## Exercise objective
Copy out the material between the lines holding "Used Honda ADV" and "HYSEAC pročišćavajuće ulje", inclusive, without the pictures.

## Data extracts

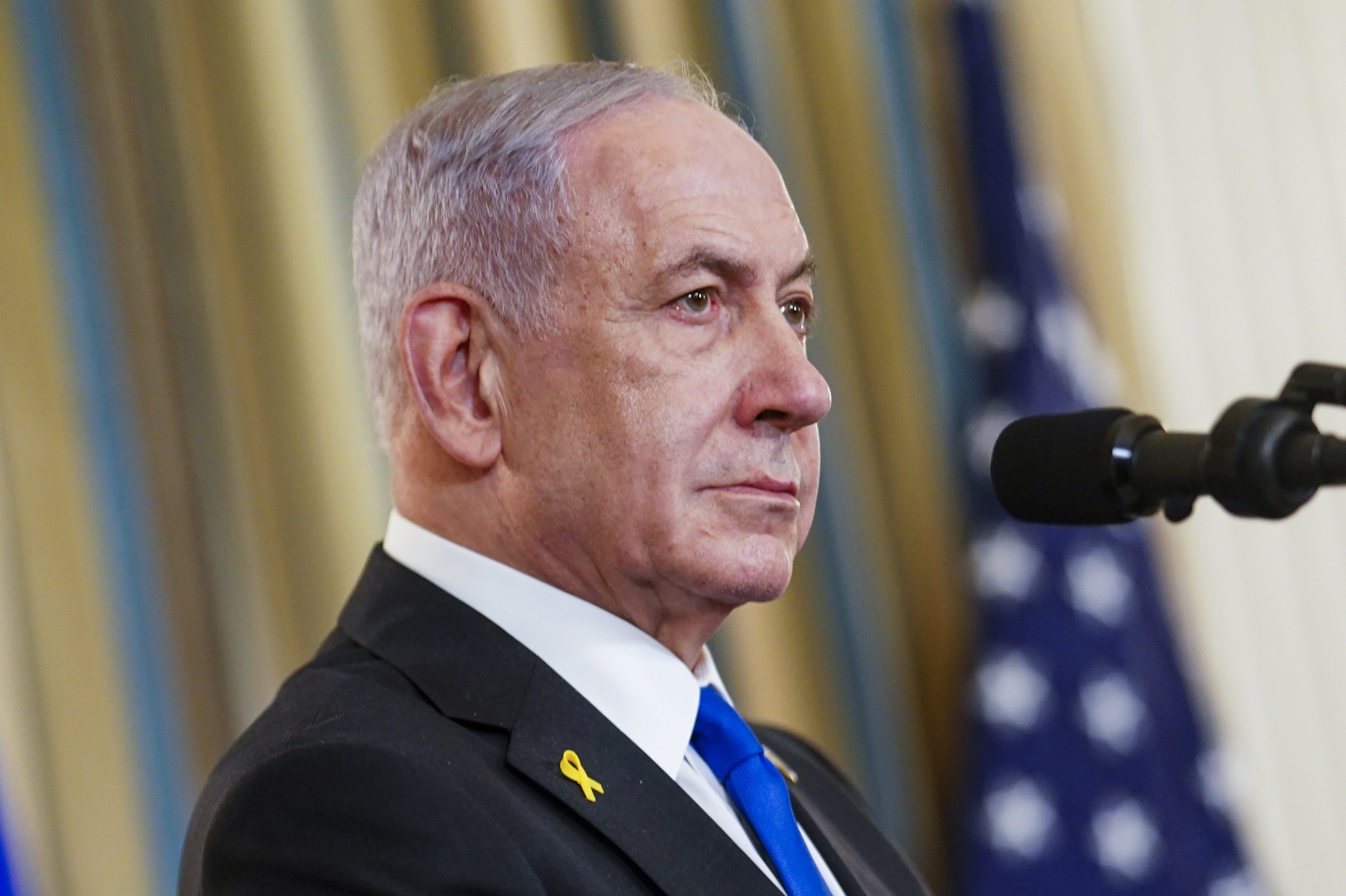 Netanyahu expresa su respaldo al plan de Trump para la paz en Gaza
---
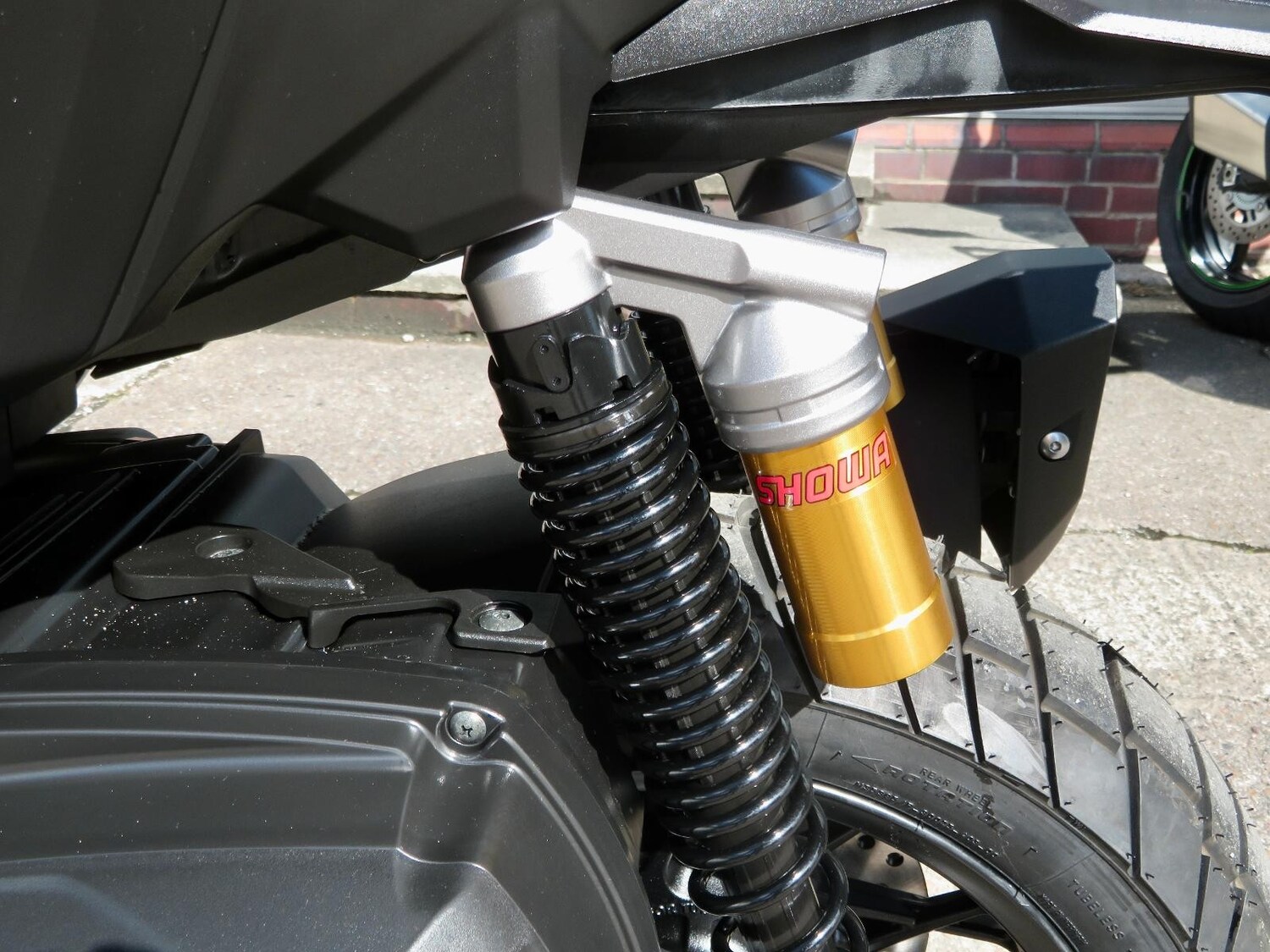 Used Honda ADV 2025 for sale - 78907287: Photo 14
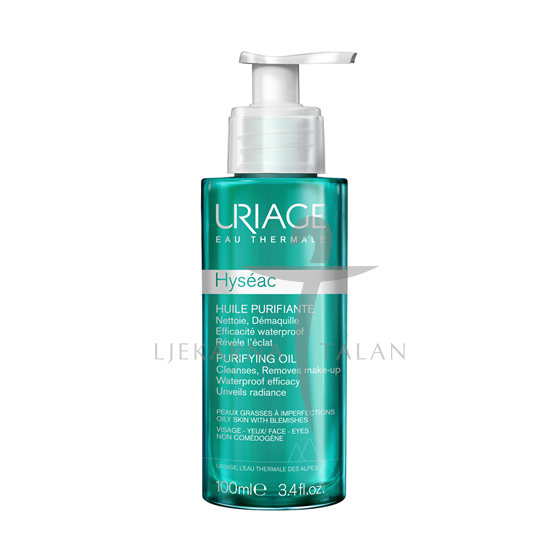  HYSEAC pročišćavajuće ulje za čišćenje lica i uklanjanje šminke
---
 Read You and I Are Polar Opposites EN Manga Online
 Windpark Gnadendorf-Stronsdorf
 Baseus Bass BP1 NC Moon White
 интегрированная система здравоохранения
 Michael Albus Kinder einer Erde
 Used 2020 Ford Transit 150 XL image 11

## Expected output
 Used Honda ADV 2025 for sale - 78907287: Photo 14
  HYSEAC pročišćavajuće ulje za čišćenje lica i uklanjanje šminke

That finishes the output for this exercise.